FOR 33 years, two parties have taken turns to run Spain. No more. Elections on Sunday, December 20th, produced no outright winner. The conservative People’s Party (PP) won just 29% of the vote or 123 seats, down from 186 in 2011 and well short of the 176 needed to form a government. The Socialists (PSOE) claimed second place with 22%, down from 29% in 2011. Both lost ground to new parties.
Upstarts Podemos, a leftish movement, claimed 21% of the vote while liberal Ciudadanos won 14%—less than expected. Both parties campaigned against corruption and cronyism. Their support has been fuelled by biting austerity and a stagnant economy, though the economy is now growing again and unemployment, while still high, has begun to fall.

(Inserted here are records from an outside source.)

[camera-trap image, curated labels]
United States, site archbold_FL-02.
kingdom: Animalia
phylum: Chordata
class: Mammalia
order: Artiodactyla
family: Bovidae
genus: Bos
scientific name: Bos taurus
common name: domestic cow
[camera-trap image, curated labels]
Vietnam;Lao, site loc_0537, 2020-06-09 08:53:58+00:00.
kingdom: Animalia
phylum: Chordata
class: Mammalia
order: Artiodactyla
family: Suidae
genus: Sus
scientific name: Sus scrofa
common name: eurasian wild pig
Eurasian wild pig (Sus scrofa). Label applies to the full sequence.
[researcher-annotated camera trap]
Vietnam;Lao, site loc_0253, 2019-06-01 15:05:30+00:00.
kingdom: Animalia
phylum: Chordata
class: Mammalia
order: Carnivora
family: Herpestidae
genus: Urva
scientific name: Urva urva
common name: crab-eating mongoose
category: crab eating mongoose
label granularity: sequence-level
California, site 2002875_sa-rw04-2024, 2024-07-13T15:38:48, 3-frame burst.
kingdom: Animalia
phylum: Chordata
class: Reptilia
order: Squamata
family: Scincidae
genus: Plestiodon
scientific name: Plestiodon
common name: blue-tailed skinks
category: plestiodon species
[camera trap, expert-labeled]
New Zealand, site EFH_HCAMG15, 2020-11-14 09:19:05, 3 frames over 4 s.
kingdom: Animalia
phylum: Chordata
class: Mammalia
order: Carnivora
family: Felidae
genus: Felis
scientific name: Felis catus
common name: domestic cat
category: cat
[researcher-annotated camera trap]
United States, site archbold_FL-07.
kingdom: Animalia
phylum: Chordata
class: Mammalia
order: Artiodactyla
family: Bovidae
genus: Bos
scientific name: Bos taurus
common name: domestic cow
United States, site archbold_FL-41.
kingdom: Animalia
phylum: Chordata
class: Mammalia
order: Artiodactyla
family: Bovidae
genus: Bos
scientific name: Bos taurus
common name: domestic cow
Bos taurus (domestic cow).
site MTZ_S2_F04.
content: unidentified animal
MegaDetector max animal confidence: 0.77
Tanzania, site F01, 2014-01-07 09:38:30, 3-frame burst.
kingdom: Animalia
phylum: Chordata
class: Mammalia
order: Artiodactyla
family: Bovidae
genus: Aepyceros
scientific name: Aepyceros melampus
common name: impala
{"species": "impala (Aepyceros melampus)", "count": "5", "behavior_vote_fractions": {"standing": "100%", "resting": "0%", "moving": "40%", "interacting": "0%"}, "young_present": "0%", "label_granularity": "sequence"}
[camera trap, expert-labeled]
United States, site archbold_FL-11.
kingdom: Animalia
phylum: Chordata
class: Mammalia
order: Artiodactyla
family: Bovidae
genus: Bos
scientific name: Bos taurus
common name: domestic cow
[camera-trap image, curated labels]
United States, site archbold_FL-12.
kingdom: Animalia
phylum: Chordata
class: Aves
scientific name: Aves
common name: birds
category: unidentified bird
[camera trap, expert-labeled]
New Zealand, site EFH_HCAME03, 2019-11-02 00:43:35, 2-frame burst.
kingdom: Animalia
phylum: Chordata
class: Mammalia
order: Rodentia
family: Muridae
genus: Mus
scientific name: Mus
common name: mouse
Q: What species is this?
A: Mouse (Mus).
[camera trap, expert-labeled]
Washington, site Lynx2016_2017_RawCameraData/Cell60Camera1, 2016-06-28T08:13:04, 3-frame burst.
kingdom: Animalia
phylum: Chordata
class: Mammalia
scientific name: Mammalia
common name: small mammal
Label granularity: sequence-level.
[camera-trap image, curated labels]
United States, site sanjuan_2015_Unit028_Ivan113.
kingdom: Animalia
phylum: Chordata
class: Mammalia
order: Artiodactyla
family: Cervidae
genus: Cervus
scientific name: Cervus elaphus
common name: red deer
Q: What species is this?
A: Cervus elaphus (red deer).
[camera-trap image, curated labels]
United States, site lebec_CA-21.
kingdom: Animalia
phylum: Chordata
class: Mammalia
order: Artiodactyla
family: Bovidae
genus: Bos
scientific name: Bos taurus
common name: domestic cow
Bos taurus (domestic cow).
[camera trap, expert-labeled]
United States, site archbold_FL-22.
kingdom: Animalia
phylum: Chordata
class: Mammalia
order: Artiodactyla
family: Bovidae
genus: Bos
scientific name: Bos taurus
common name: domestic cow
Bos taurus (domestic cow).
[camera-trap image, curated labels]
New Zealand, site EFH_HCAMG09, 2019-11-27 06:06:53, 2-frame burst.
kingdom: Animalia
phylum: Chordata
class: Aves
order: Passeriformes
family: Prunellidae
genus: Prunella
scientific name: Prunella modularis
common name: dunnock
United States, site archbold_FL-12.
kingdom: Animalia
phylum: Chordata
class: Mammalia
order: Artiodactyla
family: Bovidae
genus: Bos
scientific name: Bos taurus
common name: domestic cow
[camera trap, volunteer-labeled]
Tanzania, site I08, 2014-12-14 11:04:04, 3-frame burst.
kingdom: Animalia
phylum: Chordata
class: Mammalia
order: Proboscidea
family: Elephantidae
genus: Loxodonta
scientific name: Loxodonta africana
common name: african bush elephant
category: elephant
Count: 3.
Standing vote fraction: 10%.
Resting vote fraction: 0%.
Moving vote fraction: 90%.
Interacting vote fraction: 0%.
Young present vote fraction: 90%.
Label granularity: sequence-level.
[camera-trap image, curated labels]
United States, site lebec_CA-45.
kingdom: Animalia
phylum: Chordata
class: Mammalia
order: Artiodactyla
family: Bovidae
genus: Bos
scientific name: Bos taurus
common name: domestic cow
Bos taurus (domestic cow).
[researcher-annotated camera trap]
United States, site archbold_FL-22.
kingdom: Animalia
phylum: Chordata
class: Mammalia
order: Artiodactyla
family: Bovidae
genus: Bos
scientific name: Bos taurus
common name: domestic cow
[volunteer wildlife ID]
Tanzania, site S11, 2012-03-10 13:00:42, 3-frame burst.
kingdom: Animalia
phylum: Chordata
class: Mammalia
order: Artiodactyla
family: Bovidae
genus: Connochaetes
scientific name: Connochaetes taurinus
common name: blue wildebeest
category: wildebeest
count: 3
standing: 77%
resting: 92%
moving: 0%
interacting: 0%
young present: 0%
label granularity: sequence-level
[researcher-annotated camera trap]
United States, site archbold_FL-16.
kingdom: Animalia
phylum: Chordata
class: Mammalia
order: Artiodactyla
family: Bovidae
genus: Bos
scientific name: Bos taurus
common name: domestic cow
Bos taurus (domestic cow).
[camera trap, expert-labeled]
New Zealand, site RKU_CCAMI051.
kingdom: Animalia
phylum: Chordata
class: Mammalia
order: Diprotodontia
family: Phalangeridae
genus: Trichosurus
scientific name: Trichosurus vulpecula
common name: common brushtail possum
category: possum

The coming days will be marked by horse-trading and negotiations as politicians try to secure a coalition. One possible outcome is an alliance between PP and Ciudadanos. Another is a left-wing union of the PSOE and Podemos. A government made up of parties that span the political spectrum is not off the table either. And separatist movements, which performed well in the Basque country and Catalonia, could also feature in a new government. Neither the PP and Ciudadanos nor PSOE and Podemos can form a majority coalition on their own. The key to forming a government may lie in the hands of smaller regional parties who will have demands of their own. What is certain is that traditional Spanish rule has been shaken up.